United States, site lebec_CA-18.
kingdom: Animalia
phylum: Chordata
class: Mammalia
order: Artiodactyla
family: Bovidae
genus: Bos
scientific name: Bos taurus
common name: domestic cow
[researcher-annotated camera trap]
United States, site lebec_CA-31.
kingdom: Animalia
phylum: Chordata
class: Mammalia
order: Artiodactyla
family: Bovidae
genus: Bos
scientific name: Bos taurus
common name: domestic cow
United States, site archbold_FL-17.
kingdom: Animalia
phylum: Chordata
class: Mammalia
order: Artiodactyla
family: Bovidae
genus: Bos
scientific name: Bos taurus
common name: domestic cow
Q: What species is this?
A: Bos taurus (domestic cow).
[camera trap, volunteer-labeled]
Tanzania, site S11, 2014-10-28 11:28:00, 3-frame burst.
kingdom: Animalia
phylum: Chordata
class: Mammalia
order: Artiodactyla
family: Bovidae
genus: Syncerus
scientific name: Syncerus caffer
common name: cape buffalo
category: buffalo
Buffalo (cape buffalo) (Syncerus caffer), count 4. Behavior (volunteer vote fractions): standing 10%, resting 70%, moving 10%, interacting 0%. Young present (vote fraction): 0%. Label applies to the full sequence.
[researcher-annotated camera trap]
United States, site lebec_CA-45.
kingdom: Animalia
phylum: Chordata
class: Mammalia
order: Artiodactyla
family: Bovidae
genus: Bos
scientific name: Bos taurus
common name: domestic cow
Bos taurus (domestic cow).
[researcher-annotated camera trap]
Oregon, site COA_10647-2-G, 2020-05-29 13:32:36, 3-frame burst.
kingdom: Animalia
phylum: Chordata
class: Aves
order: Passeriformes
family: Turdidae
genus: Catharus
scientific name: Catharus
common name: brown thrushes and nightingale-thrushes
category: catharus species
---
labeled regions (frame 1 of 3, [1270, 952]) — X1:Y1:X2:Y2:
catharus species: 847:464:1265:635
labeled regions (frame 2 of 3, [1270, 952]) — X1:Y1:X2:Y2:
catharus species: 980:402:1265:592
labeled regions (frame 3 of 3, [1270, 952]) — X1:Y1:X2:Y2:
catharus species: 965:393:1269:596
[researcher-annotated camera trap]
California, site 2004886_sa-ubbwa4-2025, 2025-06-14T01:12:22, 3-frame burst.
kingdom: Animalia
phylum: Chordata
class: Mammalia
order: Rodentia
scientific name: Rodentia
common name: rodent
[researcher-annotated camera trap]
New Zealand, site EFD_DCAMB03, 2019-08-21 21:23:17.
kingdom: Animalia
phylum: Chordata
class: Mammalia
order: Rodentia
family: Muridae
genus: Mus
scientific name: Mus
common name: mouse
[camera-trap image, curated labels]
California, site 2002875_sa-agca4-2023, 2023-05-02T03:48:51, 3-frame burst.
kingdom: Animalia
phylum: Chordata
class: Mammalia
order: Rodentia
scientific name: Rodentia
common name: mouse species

..........

Word-for-word copies of all the records are required.

United States, site lebec_CA-18.
kingdom: Animalia
phylum: Chordata
class: Mammalia
order: Artiodactyla
family: Bovidae
genus: Bos
scientific name: Bos taurus
common name: domestic cow
[researcher-annotated camera trap]
United States, site lebec_CA-31.
kingdom: Animalia
phylum: Chordata
class: Mammalia
order: Artiodactyla
family: Bovidae
genus: Bos
scientific name: Bos taurus
common name: domestic cow
United States, site archbold_FL-17.
kingdom: Animalia
phylum: Chordata
class: Mammalia
order: Artiodactyla
family: Bovidae
genus: Bos
scientific name: Bos taurus
common name: domestic cow
Q: What species is this?
A: Bos taurus (domestic cow).
[camera trap, volunteer-labeled]
Tanzania, site S11, 2014-10-28 11:28:00, 3-frame burst.
kingdom: Animalia
phylum: Chordata
class: Mammalia
order: Artiodactyla
family: Bovidae
genus: Syncerus
scientific name: Syncerus caffer
common name: cape buffalo
category: buffalo
Buffalo (cape buffalo) (Syncerus caffer), count 4. Behavior (volunteer vote fractions): standing 10%, resting 70%, moving 10%, interacting 0%. Young present (vote fraction): 0%. Label applies to the full sequence.
[researcher-annotated camera trap]
United States, site lebec_CA-45.
kingdom: Animalia
phylum: Chordata
class: Mammalia
order: Artiodactyla
family: Bovidae
genus: Bos
scientific name: Bos taurus
common name: domestic cow
Bos taurus (domestic cow).
[researcher-annotated camera trap]
Oregon, site COA_10647-2-G, 2020-05-29 13:32:36, 3-frame burst.
kingdom: Animalia
phylum: Chordata
class: Aves
order: Passeriformes
family: Turdidae
genus: Catharus
scientific name: Catharus
common name: brown thrushes and nightingale-thrushes
category: catharus species
---
labeled regions (frame 1 of 3, [1270, 952]) — X1:Y1:X2:Y2:
catharus species: 847:464:1265:635
labeled regions (frame 2 of 3, [1270, 952]) — X1:Y1:X2:Y2:
catharus species: 980:402:1265:592
labeled regions (frame 3 of 3, [1270, 952]) — X1:Y1:X2:Y2:
catharus species: 965:393:1269:596
[researcher-annotated camera trap]
California, site 2004886_sa-ubbwa4-2025, 2025-06-14T01:12:22, 3-frame burst.
kingdom: Animalia
phylum: Chordata
class: Mammalia
order: Rodentia
scientific name: Rodentia
common name: rodent
[researcher-annotated camera trap]
New Zealand, site EFD_DCAMB03, 2019-08-21 21:23:17.
kingdom: Animalia
phylum: Chordata
class: Mammalia
order: Rodentia
family: Muridae
genus: Mus
scientific name: Mus
common name: mouse
[camera-trap image, curated labels]
California, site 2002875_sa-agca4-2023, 2023-05-02T03:48:51, 3-frame burst.
kingdom: Animalia
phylum: Chordata
class: Mammalia
order: Rodentia
scientific name: Rodentia
common name: mouse species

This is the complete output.